The federal government is working on laws that will allow tar sands companies in northern Alberta to release treated wastewater directly into the ecosystem, which has been banned for decades.
Presently, any water used to drill for oil during the mining process must be stored since it is hazardous. Tailings ponds are large above-ground lakes that are detrimental to animals and have resulted in the death of birds who land on the water in several instances.
Local Native communities have been raising worries about the industrial impact and how tailings ponds could further damage their freshwater area for years.
However, technology firms and some scientists now believe that the water can be sufficiently treated to allow it to be safely disposed of, reducing the environmental danger of keeping an ever-increasing quantity of waste.
Oilsands businesses utilise freshwater to help separate the oil from the sand and other elements present in mines for decades. Over time, the industry has developed procedures to recycle a more significant percentage of the water it utilises. To create one barrel of bitumen, mines still need three to four barrels of freshwater.
The water is held in tailings ponds after use because the material contains numerous pollutants, oil residue, and elevated amounts of salt.

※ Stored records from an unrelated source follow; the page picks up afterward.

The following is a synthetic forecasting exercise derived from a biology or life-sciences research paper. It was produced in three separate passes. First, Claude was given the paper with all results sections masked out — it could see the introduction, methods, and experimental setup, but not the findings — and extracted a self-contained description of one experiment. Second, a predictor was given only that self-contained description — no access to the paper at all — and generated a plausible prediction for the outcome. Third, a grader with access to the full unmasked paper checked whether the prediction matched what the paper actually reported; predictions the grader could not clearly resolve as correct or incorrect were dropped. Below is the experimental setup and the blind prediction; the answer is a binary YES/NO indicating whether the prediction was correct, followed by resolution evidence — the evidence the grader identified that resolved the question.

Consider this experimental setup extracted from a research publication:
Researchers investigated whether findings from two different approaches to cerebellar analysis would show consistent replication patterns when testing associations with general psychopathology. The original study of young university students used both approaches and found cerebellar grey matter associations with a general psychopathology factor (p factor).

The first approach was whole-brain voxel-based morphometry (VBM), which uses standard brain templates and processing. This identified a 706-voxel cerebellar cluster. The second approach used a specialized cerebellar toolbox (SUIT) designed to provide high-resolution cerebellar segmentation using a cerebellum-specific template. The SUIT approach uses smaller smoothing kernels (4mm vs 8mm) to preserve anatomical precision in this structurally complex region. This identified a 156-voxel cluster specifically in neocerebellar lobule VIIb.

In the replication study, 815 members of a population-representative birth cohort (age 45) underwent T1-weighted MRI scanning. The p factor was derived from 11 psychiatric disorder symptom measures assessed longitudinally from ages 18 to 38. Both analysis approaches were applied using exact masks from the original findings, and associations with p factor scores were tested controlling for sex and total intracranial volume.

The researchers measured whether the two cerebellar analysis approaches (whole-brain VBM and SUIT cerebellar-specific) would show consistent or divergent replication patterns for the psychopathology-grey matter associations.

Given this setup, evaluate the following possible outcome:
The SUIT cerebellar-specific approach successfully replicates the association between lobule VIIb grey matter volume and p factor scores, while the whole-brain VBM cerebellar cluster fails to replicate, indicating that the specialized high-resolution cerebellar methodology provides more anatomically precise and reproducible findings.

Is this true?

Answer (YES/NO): NO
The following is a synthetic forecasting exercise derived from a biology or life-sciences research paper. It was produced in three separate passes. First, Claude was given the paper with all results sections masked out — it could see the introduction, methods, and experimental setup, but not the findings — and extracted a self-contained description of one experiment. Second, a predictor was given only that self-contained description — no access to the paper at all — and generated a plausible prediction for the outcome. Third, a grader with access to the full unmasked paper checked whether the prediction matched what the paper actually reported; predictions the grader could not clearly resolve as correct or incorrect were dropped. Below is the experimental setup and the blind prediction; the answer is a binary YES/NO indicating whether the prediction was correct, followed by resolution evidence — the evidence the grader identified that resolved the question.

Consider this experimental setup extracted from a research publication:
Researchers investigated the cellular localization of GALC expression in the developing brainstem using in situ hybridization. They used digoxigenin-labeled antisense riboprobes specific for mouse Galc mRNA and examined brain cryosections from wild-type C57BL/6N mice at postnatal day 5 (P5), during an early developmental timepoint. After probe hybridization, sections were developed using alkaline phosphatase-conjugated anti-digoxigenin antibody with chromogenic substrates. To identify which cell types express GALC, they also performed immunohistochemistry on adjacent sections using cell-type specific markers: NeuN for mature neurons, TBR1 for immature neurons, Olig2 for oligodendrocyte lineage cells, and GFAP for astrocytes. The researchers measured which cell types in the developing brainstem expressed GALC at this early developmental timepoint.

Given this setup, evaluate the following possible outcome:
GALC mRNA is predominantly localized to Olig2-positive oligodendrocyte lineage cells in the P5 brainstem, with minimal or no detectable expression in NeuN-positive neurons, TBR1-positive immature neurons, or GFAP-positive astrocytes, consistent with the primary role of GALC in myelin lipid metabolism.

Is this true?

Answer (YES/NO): NO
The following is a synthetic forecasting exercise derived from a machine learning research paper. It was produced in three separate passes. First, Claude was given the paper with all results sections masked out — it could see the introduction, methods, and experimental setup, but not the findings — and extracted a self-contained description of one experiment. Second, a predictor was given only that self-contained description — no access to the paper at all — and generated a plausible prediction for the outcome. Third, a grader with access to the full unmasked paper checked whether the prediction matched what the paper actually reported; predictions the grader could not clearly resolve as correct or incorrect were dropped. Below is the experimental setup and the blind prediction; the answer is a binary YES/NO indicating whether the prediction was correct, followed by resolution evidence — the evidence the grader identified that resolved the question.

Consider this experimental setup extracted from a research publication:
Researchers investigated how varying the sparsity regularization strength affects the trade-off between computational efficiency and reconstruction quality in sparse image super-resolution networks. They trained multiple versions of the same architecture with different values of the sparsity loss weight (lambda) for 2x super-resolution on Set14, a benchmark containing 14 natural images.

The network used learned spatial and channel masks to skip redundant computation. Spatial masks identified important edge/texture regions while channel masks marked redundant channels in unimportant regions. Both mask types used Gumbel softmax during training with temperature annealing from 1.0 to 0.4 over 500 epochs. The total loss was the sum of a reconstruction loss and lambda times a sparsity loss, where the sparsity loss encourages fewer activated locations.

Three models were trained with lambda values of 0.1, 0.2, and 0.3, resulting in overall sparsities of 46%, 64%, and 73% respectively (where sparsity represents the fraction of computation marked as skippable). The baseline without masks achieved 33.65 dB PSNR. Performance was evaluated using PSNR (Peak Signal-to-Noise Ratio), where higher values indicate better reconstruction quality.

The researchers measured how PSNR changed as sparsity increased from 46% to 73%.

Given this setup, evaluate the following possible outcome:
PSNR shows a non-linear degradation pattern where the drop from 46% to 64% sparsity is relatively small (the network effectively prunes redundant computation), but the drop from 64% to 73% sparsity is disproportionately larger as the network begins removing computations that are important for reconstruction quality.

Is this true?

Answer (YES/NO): YES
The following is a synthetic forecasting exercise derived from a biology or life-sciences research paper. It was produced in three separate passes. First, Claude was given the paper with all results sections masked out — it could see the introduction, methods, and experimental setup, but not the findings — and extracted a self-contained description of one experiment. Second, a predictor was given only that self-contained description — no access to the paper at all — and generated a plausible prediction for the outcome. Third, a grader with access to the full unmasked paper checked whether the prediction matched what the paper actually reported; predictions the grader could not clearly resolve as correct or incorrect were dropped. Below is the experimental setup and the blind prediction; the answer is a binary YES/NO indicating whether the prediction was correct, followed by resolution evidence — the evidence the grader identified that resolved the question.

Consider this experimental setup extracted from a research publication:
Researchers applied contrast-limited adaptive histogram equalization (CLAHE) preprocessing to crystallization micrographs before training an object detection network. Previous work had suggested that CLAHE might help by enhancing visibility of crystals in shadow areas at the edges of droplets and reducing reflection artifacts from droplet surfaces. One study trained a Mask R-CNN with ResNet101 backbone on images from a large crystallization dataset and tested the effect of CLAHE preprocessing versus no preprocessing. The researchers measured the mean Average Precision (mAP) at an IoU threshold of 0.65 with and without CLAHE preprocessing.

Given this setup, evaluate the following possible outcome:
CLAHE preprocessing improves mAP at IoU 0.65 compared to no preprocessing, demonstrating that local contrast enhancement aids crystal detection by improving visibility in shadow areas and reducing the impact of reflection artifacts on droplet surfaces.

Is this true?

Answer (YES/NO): YES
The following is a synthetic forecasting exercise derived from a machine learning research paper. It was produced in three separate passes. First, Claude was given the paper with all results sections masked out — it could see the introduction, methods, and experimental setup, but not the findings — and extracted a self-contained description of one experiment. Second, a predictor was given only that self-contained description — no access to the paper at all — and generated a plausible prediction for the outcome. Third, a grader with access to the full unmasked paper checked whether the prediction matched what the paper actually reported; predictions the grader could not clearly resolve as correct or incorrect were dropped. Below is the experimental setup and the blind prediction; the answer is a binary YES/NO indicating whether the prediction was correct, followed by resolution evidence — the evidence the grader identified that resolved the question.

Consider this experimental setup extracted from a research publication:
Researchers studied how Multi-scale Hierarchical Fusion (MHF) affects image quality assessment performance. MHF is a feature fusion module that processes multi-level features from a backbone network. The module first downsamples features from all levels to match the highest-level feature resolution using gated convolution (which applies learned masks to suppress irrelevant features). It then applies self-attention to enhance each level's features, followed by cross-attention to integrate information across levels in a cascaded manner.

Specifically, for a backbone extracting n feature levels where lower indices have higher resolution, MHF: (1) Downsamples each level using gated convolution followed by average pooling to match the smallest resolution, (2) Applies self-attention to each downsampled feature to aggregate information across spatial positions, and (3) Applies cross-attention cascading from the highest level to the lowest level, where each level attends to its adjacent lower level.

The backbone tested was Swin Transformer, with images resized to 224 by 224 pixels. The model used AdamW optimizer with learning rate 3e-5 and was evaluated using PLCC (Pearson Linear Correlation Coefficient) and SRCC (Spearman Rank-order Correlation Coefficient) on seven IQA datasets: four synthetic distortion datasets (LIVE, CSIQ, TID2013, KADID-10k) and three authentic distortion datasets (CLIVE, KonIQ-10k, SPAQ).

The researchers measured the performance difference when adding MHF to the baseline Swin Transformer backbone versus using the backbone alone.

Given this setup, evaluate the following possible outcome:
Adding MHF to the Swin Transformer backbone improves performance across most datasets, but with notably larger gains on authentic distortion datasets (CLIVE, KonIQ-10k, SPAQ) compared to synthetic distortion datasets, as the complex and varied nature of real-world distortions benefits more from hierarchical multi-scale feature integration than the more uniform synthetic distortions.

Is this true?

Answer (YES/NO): NO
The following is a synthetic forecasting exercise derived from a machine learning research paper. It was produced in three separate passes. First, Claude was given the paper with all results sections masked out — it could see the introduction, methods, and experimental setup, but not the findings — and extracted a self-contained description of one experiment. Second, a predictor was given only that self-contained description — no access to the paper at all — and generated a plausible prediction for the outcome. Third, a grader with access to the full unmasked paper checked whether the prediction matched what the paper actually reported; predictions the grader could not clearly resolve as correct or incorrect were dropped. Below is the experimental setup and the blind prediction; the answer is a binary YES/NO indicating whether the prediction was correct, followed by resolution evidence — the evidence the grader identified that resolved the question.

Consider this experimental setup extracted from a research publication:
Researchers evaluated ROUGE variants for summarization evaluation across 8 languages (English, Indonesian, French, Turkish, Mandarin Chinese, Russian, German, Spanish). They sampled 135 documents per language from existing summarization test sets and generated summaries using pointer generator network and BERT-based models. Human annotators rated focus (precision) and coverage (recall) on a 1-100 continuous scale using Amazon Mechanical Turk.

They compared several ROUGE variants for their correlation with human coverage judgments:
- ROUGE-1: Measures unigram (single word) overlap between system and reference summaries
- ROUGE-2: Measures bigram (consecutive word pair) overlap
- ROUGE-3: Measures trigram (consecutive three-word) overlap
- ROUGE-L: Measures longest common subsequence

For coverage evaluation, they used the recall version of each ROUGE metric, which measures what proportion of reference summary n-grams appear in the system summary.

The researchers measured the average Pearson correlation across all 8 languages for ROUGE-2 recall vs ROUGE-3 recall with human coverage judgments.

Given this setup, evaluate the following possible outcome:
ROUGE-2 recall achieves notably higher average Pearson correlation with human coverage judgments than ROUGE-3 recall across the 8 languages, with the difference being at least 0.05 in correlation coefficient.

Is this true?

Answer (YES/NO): YES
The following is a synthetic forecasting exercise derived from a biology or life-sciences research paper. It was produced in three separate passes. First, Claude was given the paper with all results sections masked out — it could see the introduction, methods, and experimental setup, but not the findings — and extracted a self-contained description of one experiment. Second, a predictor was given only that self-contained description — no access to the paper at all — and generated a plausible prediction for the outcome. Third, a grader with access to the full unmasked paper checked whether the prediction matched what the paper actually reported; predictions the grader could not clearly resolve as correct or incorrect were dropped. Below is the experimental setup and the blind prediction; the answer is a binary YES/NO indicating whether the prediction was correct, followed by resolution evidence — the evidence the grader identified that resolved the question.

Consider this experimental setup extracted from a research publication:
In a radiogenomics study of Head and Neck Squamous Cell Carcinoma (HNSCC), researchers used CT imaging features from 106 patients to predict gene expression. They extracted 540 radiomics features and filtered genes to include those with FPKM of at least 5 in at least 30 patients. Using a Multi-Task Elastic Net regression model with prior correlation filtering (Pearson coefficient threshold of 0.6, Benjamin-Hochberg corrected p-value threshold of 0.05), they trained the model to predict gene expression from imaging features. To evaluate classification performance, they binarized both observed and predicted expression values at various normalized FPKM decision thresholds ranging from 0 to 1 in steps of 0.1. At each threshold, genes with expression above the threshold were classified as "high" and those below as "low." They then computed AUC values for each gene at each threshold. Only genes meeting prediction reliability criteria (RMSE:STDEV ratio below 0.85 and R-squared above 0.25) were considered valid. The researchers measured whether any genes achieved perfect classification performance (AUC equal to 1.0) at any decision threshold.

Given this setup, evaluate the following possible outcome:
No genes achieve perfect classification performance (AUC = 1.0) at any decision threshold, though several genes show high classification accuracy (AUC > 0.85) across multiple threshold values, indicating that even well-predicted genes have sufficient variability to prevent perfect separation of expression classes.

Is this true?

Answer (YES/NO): NO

Tailings ponds at tar sands mines in northern Alberta hold about 1.4 trillion gallons of polluted water. That’s the capacity of some more than 560,000 Olympic-sized swimming pools, which, if laid end-to-end, would reach from Edmonton to Melbourne, Australia, and back.
“The biggest challenge is that we have a vast amount of water that needs to be treated,” University of Alberta professor Mohamed Gamal El-Din remarked.